* Tarefa 1 *
Traduza para o inglês a frase "Ser poeta não é uma ambição minha.", da entrevista com Fernando Pessoa.
* Tarefa 2 *
Dê a continuação da entrevista com Fernando Pessoa a partir do último verso apresentado.

* Trecho para leitura *
↓↓↓

Entrevista com Fernando Pessoa



Fernando Pessoa (1888-1935). Um dos maiores poetas de Portugal
O crítico literário Harold Bloom considerou-o o mais representativo poeta do século XX ao lado de Pablo Neruda.
Assumiu personalidades fictícias conhecidas como heterônimos, que se fizeram autores de várias de suas obras.
VRB – Fernando Pessoa: por que um poeta?

Fernando Pessoa – Ser poeta não é uma ambição minha. É a minha maneira de estar sozinho.

VRB – A realidade é sempre nova. Viver, é permanente descoberta?

Fernando Pessoa – A espantosa realidade das coisas
É a minha descoberta de todos os dias.
Sinto-me nascido a cada momento
Para a eterna novidade do Mundo...

↑↑↑

* Dados registrados *
↓↓↓

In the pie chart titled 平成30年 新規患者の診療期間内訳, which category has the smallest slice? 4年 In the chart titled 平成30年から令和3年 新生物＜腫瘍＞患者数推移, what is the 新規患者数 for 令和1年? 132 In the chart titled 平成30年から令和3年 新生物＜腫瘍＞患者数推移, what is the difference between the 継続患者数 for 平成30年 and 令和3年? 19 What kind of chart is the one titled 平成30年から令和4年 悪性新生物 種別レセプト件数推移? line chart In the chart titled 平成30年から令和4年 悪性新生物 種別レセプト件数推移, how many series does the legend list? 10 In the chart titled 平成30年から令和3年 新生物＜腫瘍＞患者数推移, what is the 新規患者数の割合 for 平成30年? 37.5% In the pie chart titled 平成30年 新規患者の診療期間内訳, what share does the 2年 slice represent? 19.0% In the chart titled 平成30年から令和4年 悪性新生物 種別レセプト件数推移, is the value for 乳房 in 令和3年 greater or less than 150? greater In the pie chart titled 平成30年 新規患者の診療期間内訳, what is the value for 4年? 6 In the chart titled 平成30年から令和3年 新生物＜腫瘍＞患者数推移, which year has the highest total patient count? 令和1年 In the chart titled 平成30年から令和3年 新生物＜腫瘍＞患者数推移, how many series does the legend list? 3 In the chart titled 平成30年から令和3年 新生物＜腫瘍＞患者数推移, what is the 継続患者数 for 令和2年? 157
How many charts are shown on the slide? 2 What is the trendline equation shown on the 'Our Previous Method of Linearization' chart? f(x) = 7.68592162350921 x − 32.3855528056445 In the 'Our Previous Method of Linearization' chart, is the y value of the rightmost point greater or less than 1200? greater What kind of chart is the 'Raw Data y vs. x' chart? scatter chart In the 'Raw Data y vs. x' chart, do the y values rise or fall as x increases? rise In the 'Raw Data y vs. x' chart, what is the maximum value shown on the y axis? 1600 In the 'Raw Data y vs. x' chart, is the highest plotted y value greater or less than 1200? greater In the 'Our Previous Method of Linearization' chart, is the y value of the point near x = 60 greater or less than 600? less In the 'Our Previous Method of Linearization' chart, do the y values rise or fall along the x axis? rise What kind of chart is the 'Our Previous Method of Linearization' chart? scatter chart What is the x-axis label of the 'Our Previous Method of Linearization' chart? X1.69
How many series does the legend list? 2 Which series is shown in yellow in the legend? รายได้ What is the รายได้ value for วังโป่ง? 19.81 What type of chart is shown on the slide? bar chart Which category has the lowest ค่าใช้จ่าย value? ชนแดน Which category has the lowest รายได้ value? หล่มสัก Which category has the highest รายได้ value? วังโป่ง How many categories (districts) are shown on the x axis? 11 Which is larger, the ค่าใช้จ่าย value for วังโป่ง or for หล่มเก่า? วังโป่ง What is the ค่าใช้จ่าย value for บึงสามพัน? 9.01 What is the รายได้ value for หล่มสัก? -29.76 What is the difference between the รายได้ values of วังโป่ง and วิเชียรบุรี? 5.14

↑↑↑

* Resposta final 1 *
Being a poet is not an ambition of mine.

* Resposta final 2 *
VRB – Há uma realidade além da realidade física?

Fernando Pessoa – Eu nunca passo para além da realidade imediata.
Para além da realidade imediata não há nada.

VRB – O que é amar?

Fernando Pessoa – Amar é a eterna inocência,
E a única inocência é não pensar...

VRB – A inocência de não pensar é uma metafísica?

Fernando Pessoa – Há metafísica bastante em não pensar em nada.
É preciso também não ter filosofia nenhuma.
Com filosofia não há árvores: há idéias apenas.
Eu não tenho filosofia: tenho sentidos... Se falo na Natureza não é porque saiba o que ela é, Mas porque a amo, e amo-a por isso, Porque quem ama nunca sabe o que ama
Nem sabe por que ama, nem o que é amar ...

VRB – O que você pensa sobre o mundo

Fernando Pessoa – Sei lá o que penso do Mundo!
Se eu adoecesse pensaria nisso.
Creio no mundo como num malmequer, Porque o vejo. Mas não penso nele Porque pensar é não compreender ...
O Mundo não se fez para pensarmos nele (Pensar é estar doente dos olhos)


VRB – Há mistérios na vida ou a vida é o maior de todos os mistérios?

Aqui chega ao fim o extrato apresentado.